**WORK INSTRUCTION**
Begin your copy at the line with "A Man Sitting On A Motorcycle In A Garage" in the records below and end it at the line with "a wooden sign", restating each line word for word; omit the pictures.

**SOURCE DATA**
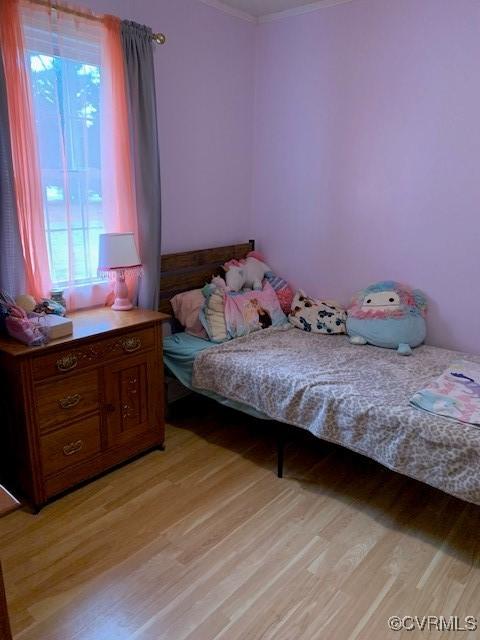 bedroom featuring ornamental molding and light hardwood / wood-style flooring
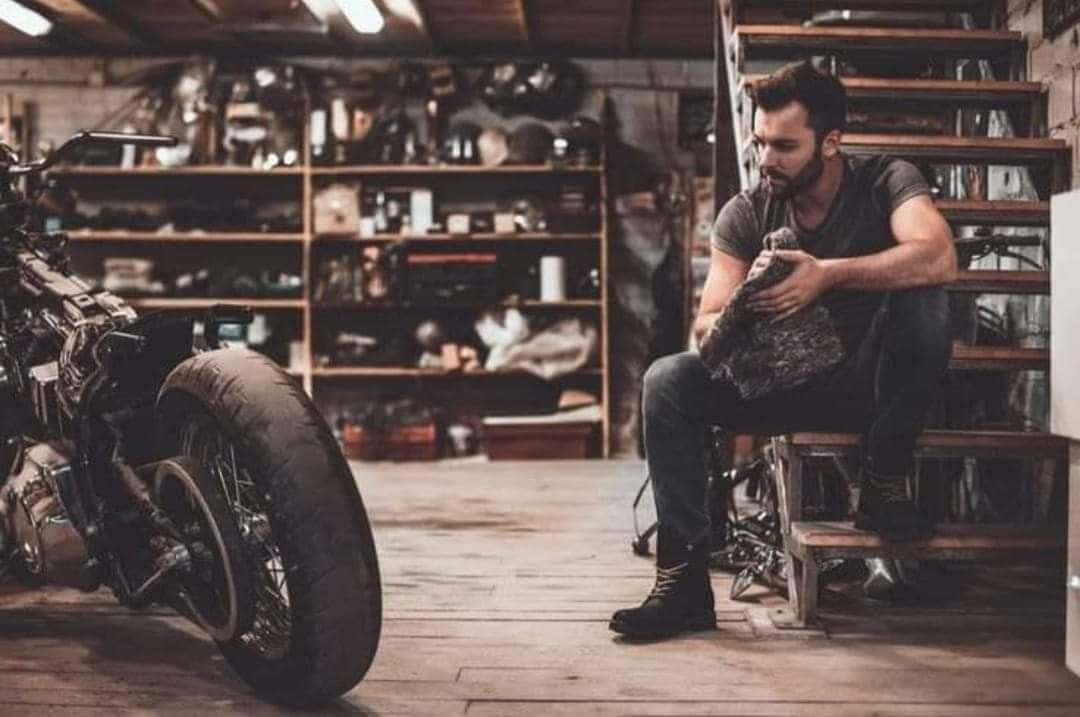 A Man Sitting On A Motorcycle In A Garage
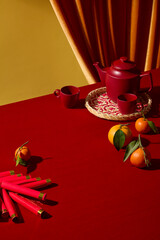 A red and gold Chinese New Year composition with red tea set and traditional fruits - tangerines. The clean styling leaves room for adding product visuals, space for design product and add text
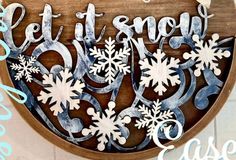 a wooden sign that says let it snow and has snowflakes on the bottom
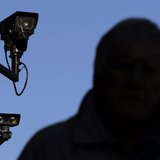 A security camera overlooks a man as he walks down a street in London November 2, 2006. REUTERS/Luke MacGregor A security camera overlooks a man as he walks down a street in London November 2, 2006. REUTERS/Luke MacGregor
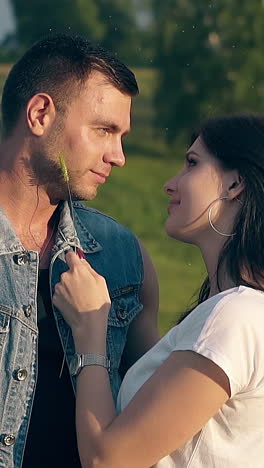 close view young brunette woman with wristwatch and golden earring runs green wheat on man cheek and chin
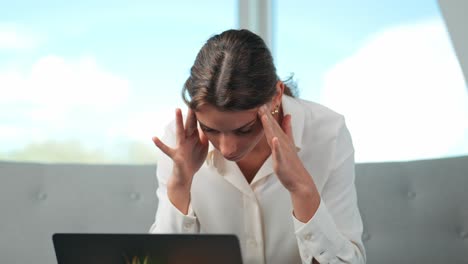 Overworked-young-successful-businesswoman-working-on-laptop-in-home-office-suffers-from-headaches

**RESPONSE**
 A Man Sitting On A Motorcycle In A Garage
 A red and gold Chinese New Year composition with red tea set and traditional fruits - tangerines. The clean styling leaves room for adding product visuals, space for design product and add text
 a wooden sign that says let it snow and has snowflakes on the bottom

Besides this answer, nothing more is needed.